◆ THE RECORDS ◆
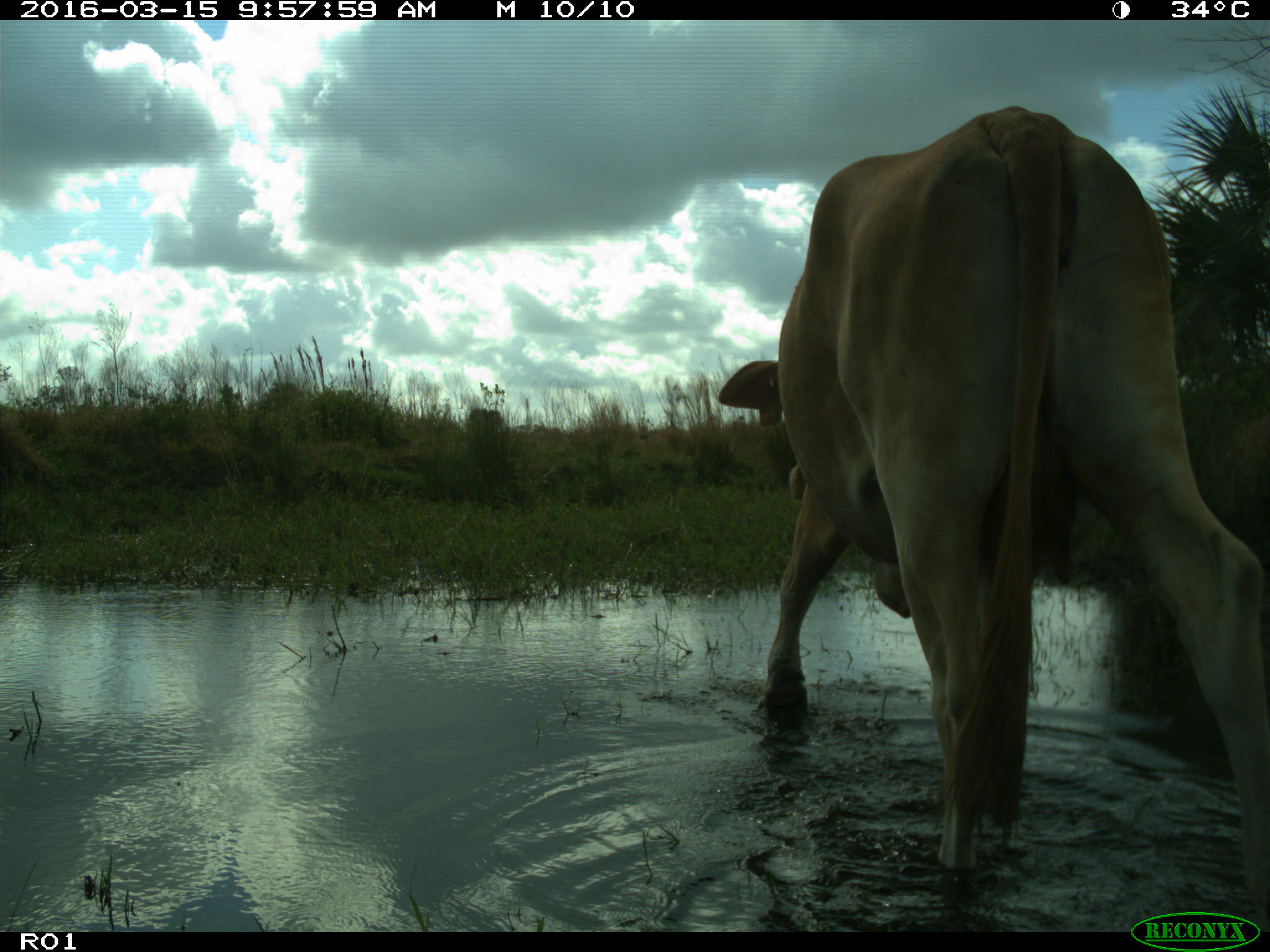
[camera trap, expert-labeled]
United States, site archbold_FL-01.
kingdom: Animalia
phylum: Chordata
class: Mammalia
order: Artiodactyla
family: Bovidae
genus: Bos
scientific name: Bos taurus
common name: domestic cow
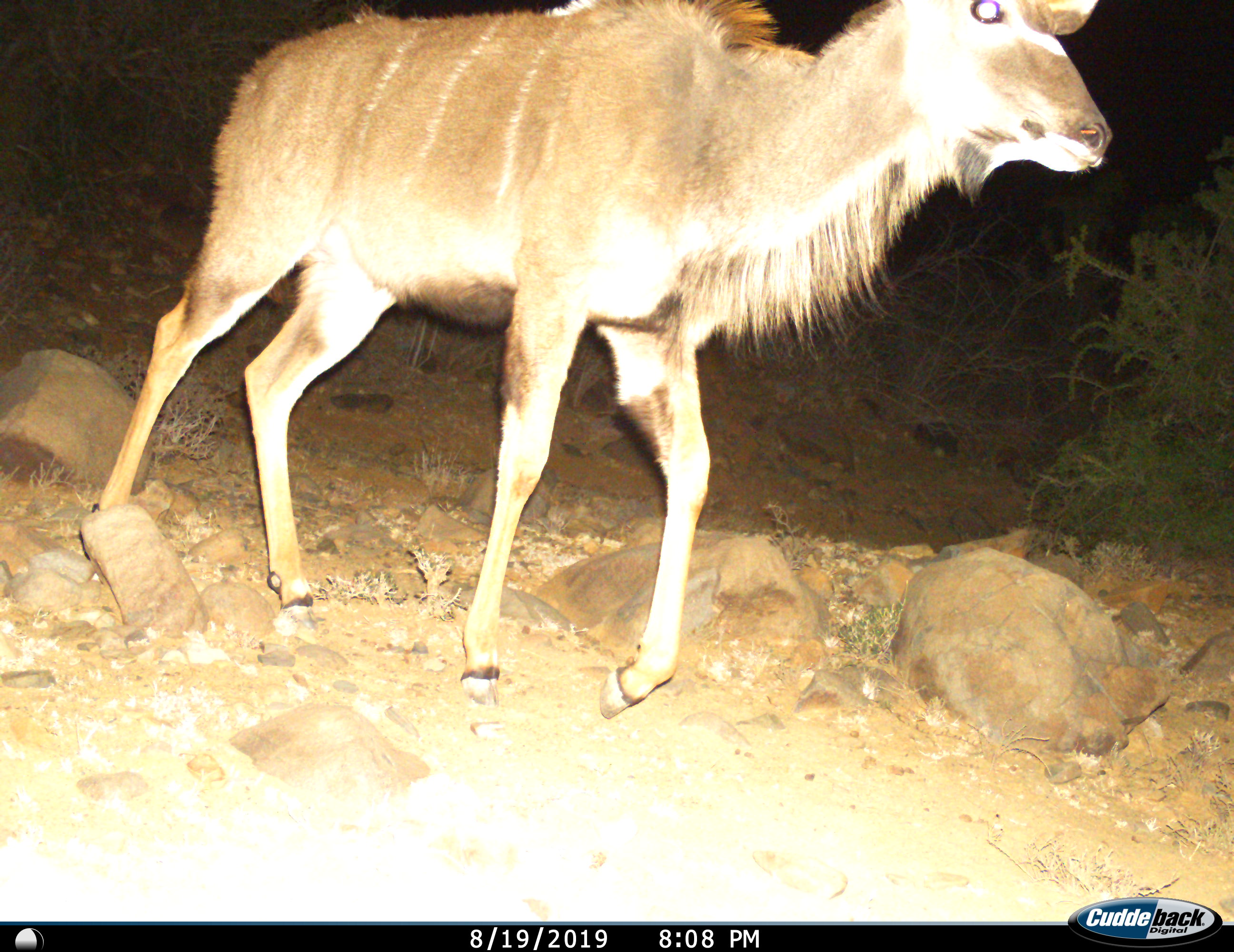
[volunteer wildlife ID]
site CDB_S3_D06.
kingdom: Animalia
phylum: Chordata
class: Mammalia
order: Artiodactyla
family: Bovidae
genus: Tragelaphus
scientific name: Tragelaphus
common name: kudu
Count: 1.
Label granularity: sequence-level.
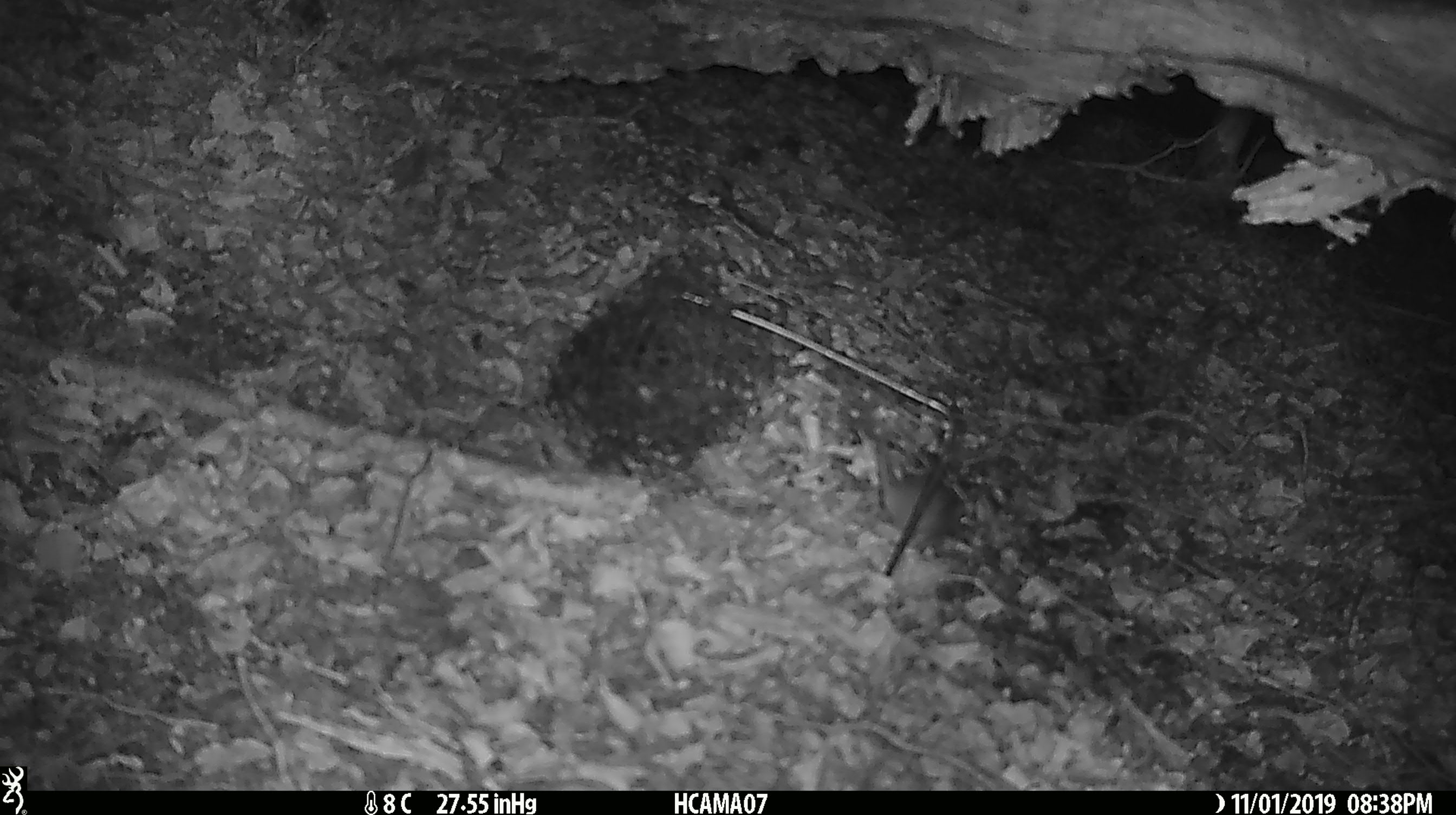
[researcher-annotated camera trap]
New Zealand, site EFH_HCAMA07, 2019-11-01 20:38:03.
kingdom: Animalia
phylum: Chordata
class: Mammalia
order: Rodentia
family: Muridae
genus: Mus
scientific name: Mus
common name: mouse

◆ TASK ITEM ◆
Verbatim copy, pictures excluded: output the lines from the first line of the records above through the line containing "[researcher-annotated camera trap]".

◆ RESPONSE ◆
[camera trap, expert-labeled]
United States, site archbold_FL-01.
kingdom: Animalia
phylum: Chordata
class: Mammalia
order: Artiodactyla
family: Bovidae
genus: Bos
scientific name: Bos taurus
common name: domestic cow
[volunteer wildlife ID]
site CDB_S3_D06.
kingdom: Animalia
phylum: Chordata
class: Mammalia
order: Artiodactyla
family: Bovidae
genus: Tragelaphus
scientific name: Tragelaphus
common name: kudu
Count: 1.
Label granularity: sequence-level.
[researcher-annotated camera trap]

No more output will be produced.